Objectifs ->
(a) Reformulez sous forme de liste le paragraphe de l'extrait sur le multi-salariat qui débute par « À la suite de la révolution numérique », en gardant ses faits essentiels.
(b) Poursuivez l'extrait sur le multi-salariat dans les pays en voie de développement à la suite de sa dernière phrase.

### Extrait de page ###

Les enjeux du multi-salariat pour les pays en voie de développement

Le numérique et l’économie des plateformes

À la suite de la révolution numérique, les possibilités et modalités de travail ont été transformés : micro-travail[1], portage, multi-salariat, télétravail, coworking…). Il est désormais commun de voir des personnes exerçant plusieurs jobs, à distance ou en présentiel, et ce pour diverses motivations, la plus importante étant d’ordre économique. Des particuliers équipés d’un ordinateur et payés à faire du traitement de texte, de la modération sur les réseaux sociaux ou du classement de factures pour le compte d’entreprises : c’est le principe de l’économie de la prestation. Cette dernière a entraîné la digitalisation du travail[2], le statut d’autoentrepreneur, le télétravail, l’ubérisation[3]. Au premier rang des inconvénients, l’isolement professionnel, l’ingérence du travail dans la vie personnelle, la diminution des rapports sociaux, l’allongement des heures travaillées etc.

Cette manière de travailler, qui caractérise principalement la génération Y, se répand de plus en plus dans les pays en voie de développement où l’accès à l’emploi reste un défi permanent.  Contrairement à leurs aînés, ils savent que la sécurité de l’emploi et la retraite ne sont pas des acquis. Par exemple en Afrique de l’Ouest :

  •  14,3 % des travailleurs des capitales de l’Union Economique et Monétaires des Etats de l’Afrique de l’Ouest (UEMOA) occupent leur emploi principal moins de 35 heures par semaine, alors qu’ils souhaiteraient travailler davantage ;
  • 43 % des actifs occupés des capitales de l’UEMOA travaillent plus de 48 heures, proportion qui monte à 48 % si l’on considère uniquement les travailleurs du secteur informel !

### Documents fournis ###

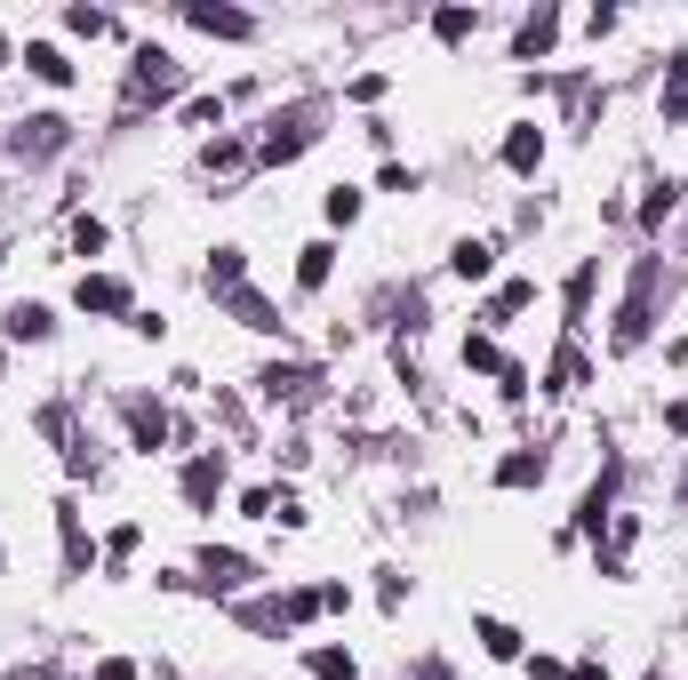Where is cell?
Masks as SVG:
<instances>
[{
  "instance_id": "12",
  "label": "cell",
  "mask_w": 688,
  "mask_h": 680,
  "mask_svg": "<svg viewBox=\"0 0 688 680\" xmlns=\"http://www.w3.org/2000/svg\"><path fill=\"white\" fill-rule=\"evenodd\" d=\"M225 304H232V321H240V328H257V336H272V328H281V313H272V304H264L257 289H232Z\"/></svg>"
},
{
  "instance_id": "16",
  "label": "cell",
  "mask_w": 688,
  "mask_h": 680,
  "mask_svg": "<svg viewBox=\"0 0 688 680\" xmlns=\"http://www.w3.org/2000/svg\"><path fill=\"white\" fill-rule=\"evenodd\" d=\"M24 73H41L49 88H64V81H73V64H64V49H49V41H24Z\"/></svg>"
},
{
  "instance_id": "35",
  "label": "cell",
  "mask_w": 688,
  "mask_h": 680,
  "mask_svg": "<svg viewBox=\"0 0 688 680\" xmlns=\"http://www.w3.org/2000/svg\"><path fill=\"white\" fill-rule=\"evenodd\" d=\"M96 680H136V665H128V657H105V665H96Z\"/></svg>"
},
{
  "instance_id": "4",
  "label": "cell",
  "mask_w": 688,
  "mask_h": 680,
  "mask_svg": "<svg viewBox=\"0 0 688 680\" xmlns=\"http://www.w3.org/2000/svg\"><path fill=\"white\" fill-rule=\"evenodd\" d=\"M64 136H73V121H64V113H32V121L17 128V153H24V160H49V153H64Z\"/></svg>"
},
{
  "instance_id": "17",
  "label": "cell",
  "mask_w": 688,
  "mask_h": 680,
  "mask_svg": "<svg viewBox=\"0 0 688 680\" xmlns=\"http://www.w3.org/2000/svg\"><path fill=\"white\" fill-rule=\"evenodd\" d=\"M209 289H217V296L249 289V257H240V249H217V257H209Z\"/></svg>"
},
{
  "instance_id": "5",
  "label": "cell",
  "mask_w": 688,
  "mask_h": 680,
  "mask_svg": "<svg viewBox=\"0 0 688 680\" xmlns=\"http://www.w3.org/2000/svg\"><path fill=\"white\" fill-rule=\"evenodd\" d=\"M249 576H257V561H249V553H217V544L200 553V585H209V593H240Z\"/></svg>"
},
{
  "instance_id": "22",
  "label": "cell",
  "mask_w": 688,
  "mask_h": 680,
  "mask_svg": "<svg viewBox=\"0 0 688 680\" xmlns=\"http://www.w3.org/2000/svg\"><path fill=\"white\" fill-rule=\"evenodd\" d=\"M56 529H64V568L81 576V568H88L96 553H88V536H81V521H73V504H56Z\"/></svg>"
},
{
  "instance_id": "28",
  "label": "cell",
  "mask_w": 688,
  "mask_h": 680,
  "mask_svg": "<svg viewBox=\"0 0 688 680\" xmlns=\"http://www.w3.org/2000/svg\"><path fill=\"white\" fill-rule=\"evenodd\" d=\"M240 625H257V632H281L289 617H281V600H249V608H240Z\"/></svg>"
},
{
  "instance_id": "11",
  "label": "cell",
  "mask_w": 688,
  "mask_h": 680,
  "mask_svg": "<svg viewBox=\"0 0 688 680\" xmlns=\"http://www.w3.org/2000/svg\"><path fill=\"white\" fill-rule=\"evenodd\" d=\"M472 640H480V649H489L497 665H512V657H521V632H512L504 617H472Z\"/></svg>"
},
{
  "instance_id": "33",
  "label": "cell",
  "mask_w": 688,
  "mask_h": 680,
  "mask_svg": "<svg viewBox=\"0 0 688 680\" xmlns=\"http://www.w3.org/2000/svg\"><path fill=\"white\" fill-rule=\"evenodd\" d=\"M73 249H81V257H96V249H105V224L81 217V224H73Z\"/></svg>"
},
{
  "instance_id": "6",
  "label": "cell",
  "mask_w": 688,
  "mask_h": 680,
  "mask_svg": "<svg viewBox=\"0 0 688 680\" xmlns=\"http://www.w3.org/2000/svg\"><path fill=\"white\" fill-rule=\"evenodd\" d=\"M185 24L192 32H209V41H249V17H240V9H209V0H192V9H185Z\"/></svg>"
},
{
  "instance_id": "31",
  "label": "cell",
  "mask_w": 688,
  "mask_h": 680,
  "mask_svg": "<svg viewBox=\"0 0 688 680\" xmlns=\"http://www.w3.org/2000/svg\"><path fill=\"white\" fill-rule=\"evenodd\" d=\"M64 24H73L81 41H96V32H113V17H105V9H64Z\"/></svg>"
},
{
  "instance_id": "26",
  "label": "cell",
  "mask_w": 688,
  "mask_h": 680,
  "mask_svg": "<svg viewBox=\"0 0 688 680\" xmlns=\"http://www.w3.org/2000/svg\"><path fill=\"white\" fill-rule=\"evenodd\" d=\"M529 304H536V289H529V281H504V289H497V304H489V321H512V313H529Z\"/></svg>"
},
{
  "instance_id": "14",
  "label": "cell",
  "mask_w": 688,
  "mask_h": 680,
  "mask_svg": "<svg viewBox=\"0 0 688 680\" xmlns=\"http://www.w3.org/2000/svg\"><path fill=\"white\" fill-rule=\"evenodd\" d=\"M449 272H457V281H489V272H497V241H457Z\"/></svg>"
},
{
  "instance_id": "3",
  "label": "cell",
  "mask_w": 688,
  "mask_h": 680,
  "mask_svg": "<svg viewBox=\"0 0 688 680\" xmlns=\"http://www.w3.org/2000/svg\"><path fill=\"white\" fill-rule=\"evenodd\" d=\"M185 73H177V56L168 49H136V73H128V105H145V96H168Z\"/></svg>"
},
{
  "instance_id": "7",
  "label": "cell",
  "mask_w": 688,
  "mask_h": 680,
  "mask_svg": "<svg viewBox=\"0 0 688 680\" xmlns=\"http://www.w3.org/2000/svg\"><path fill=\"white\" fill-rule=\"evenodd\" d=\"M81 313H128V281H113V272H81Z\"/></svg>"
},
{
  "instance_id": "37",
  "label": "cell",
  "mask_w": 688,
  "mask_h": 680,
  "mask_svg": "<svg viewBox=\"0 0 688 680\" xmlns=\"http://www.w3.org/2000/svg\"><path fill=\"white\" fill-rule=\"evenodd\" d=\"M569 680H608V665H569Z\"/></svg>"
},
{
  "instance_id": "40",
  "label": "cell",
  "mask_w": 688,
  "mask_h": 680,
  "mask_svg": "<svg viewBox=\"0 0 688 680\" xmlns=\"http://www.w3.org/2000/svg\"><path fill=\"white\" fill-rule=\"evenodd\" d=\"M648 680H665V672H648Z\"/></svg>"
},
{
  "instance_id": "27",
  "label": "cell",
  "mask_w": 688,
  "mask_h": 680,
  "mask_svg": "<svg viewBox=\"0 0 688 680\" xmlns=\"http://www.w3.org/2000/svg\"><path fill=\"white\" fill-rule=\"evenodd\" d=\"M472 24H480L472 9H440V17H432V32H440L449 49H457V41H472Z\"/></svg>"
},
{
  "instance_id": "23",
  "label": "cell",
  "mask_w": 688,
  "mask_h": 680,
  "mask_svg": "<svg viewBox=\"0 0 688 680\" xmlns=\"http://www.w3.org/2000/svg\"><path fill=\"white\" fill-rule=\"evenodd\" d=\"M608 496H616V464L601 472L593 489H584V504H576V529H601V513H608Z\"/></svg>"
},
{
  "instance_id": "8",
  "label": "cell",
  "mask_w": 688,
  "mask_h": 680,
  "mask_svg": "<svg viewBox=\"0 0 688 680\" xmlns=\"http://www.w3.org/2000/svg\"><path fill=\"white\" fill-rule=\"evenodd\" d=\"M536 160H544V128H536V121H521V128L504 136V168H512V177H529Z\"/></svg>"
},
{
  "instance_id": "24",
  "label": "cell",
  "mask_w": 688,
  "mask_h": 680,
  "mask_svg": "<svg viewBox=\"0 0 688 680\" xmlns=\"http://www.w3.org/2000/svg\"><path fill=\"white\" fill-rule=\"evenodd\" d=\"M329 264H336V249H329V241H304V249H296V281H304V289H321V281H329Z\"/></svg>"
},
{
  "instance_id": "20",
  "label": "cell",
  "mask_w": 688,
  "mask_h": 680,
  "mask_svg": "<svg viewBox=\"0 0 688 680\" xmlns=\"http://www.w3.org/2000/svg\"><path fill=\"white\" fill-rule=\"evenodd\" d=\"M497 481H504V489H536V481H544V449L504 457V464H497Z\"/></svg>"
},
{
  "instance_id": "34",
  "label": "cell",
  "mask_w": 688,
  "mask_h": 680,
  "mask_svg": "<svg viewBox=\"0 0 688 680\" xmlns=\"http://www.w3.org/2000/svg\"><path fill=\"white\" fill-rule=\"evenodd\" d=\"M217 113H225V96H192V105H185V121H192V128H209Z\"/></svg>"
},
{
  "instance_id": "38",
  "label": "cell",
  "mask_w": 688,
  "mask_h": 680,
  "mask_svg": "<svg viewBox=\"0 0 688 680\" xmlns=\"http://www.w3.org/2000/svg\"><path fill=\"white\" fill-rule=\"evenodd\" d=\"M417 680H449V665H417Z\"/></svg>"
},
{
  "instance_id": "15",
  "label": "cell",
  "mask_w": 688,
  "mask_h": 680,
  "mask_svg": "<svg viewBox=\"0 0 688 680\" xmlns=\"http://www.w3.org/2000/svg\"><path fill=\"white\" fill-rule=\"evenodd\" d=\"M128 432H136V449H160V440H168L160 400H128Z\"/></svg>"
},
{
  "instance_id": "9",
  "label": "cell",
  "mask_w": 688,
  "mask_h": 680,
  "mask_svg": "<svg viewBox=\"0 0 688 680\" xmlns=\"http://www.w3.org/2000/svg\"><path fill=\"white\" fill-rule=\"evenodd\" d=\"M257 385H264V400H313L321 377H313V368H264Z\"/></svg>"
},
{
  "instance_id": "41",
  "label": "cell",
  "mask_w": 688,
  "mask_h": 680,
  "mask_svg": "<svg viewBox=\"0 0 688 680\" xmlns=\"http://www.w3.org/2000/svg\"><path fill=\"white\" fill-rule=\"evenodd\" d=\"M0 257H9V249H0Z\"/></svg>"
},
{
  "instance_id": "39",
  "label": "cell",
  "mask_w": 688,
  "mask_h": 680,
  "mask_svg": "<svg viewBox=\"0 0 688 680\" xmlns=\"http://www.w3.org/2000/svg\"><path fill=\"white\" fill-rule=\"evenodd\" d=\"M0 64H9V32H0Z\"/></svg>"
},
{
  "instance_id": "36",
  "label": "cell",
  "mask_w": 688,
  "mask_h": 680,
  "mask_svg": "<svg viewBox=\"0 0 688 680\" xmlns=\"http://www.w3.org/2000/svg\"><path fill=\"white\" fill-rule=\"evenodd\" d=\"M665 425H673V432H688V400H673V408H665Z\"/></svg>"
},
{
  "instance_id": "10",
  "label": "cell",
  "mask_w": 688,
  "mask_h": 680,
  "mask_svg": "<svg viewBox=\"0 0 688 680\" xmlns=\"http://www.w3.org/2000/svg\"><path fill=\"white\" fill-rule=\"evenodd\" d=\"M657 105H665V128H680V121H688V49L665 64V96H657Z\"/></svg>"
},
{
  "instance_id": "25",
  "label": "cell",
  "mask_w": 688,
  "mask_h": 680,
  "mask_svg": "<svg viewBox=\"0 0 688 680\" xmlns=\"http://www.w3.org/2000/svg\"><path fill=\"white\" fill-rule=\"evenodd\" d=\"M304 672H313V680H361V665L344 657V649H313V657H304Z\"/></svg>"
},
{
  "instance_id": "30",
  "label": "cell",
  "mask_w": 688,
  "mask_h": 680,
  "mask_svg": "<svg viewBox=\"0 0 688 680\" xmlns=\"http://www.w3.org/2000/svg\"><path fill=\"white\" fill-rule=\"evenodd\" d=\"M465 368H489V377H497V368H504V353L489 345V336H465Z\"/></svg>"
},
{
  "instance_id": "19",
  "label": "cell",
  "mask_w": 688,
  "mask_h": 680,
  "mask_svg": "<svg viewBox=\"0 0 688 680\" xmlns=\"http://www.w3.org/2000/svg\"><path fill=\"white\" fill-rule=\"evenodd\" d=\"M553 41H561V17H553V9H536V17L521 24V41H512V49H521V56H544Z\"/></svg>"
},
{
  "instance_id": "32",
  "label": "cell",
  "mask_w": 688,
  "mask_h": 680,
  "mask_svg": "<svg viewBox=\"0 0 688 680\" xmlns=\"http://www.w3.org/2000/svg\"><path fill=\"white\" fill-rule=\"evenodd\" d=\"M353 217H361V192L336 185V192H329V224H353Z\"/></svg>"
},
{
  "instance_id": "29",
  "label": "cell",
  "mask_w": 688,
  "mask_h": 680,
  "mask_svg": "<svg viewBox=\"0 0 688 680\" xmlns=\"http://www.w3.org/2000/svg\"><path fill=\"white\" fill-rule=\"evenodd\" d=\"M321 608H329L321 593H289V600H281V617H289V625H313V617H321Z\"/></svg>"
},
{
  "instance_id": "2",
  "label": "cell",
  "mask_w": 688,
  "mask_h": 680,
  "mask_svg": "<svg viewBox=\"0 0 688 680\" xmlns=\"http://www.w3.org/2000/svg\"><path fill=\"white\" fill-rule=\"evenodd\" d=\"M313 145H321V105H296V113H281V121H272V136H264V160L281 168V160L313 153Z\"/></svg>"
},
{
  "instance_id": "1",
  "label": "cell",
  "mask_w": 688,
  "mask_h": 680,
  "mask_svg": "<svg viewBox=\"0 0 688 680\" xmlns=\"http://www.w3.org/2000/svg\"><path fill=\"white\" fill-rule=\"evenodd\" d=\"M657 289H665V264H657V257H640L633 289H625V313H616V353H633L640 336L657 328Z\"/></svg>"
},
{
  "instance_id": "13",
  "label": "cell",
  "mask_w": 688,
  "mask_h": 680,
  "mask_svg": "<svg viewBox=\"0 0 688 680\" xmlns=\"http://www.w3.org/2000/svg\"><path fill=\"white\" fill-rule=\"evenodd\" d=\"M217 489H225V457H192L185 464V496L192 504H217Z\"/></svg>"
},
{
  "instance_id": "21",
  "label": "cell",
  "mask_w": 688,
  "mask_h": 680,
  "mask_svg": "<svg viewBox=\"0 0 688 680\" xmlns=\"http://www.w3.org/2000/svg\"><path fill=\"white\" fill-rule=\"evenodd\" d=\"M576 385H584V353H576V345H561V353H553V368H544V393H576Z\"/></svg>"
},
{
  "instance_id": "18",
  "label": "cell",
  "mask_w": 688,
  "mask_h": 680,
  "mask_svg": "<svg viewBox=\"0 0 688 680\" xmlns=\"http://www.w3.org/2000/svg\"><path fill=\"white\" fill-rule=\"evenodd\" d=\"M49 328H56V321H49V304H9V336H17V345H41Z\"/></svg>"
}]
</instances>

###
### Documents fournis ###

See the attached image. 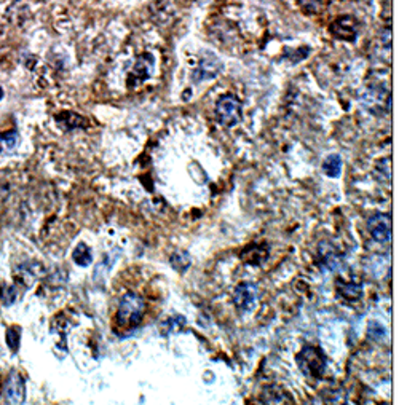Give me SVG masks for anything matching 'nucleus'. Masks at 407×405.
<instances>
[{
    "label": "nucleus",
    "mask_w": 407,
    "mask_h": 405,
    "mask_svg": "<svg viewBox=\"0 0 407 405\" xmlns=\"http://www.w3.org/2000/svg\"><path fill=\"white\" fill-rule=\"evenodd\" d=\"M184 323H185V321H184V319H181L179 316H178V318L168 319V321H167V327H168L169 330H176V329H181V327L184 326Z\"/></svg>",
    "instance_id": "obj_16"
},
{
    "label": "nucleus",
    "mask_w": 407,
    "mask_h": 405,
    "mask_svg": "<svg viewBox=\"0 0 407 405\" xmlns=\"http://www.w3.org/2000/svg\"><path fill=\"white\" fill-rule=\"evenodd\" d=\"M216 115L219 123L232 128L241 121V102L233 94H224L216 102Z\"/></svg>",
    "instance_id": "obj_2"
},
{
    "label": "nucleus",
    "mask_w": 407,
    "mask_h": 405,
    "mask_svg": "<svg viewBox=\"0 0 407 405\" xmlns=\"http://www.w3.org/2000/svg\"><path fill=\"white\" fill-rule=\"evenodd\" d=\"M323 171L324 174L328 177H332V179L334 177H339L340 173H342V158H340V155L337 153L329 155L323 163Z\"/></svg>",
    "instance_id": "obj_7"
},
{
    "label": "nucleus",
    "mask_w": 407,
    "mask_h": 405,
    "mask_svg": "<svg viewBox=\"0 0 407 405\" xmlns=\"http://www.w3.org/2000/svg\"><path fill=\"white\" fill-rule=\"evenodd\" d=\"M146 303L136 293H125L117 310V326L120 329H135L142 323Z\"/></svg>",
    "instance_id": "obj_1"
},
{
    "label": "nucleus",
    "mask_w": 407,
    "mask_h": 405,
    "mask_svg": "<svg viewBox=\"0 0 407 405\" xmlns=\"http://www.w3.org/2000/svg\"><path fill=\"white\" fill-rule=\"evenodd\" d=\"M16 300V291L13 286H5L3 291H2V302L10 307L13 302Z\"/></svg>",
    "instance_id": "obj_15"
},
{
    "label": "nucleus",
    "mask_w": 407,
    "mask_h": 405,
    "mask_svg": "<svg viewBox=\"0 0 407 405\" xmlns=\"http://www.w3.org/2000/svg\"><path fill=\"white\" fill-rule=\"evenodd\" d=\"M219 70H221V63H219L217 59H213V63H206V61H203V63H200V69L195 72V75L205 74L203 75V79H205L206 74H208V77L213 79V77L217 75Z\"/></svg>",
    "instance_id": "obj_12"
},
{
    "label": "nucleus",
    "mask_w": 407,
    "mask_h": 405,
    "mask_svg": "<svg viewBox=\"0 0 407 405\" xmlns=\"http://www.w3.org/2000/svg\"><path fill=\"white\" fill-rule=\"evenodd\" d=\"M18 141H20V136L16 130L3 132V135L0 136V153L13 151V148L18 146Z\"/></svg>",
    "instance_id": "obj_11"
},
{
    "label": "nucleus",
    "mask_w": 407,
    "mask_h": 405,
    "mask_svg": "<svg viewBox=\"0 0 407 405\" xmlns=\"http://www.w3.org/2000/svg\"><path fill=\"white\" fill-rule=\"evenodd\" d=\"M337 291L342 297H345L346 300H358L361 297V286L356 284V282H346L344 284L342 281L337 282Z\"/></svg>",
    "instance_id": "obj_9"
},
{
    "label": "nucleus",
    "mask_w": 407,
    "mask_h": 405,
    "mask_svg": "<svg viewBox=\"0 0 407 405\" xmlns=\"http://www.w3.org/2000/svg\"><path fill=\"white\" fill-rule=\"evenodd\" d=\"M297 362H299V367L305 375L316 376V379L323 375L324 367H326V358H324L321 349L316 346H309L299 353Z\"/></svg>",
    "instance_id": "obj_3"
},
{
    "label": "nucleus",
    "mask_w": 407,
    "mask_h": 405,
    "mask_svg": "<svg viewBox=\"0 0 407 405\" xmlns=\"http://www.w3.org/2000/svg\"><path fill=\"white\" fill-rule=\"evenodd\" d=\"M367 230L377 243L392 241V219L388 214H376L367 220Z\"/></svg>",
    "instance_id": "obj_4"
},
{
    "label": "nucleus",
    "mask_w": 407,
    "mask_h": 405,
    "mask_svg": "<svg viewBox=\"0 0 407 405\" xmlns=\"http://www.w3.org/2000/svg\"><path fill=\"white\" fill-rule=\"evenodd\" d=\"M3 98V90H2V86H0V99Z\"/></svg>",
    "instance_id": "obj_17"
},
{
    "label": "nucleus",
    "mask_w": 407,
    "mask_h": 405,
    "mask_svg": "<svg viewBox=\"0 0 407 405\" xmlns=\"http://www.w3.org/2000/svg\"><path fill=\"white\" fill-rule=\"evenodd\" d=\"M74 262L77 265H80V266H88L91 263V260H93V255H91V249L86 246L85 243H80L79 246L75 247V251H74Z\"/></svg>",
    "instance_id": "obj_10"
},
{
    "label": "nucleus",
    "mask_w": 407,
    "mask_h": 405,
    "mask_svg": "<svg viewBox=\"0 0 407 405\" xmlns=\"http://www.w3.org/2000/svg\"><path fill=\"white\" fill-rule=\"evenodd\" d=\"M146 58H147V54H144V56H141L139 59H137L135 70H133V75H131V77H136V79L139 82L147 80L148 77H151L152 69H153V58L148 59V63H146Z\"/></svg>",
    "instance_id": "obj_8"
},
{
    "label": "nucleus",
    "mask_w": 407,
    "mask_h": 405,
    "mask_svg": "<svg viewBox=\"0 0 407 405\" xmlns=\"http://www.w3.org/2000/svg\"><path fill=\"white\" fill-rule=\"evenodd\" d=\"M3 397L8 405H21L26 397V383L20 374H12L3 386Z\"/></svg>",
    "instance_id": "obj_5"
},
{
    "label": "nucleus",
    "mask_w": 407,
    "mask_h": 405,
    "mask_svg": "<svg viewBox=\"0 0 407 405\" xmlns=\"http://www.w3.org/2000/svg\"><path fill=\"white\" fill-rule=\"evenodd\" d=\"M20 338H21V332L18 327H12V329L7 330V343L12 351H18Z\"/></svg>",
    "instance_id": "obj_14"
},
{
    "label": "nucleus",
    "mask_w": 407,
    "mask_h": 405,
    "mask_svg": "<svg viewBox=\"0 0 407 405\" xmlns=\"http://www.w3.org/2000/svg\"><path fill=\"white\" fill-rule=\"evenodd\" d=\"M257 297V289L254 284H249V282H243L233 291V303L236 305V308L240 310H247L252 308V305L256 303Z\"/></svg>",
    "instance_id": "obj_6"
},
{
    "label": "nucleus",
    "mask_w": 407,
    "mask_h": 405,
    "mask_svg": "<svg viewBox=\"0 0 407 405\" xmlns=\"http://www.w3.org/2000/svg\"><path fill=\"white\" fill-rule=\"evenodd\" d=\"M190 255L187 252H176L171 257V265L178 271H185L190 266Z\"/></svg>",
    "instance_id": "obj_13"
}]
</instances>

###

Corrigés ->
(a)
- La révolution numérique a transformé les modalités de travail : micro-travail, portage, multi-salariat, télétravail, coworking.
- Il est désormais courant d'exercer plusieurs emplois, à distance ou en présentiel, surtout pour des raisons économiques.
- Dans l'économie de la prestation, des particuliers équipés d'un ordinateur sont payés par des entreprises pour du traitement de texte, de la modération sur les réseaux sociaux ou du classement de factures.
- Cette économie a entraîné la digitalisation du travail, le statut d'autoentrepreneur, le télétravail et l'ubérisation.
- Principaux inconvénients : isolement professionnel, ingérence du travail dans la vie personnelle, diminution des rapports sociaux, allongement des heures travaillées.

(b)
On rencontre donc davantage de situations d’excès de travail pour parvenir à un niveau de revenu décent. La pluriactivité[4] est en effet souvent considérée comme une stratégie des ménages pour accroître leurs revenus, en particulier en cas de contrainte conjoncturelle ou risque de chômage partiel. Et selon un rapport[5] de l’OCDE (Organisation de Coopération et de Développement Économiques), les jeunes de 30 ans n’exerceront pas moins de 13 métiers, dont certains n’existent même pas encore.

Economie des plateformes et développement des compétences

Dans de nombreux pays en développement, où une grande partie de la population n’a pas accès à une éducation de base de qualité, le défi de doter les gens des compétences nécessaires pour participer à l’économie de plate-forme est beaucoup plus important[6] que dans les pays du Nord. De plus, on doit se demander non seulement quelles sont les barrières de compétences qui entravent l’accès à cette nouvelle forme de travail, mais aussi quels types de mobilité économique l’économie de plateforme favorise.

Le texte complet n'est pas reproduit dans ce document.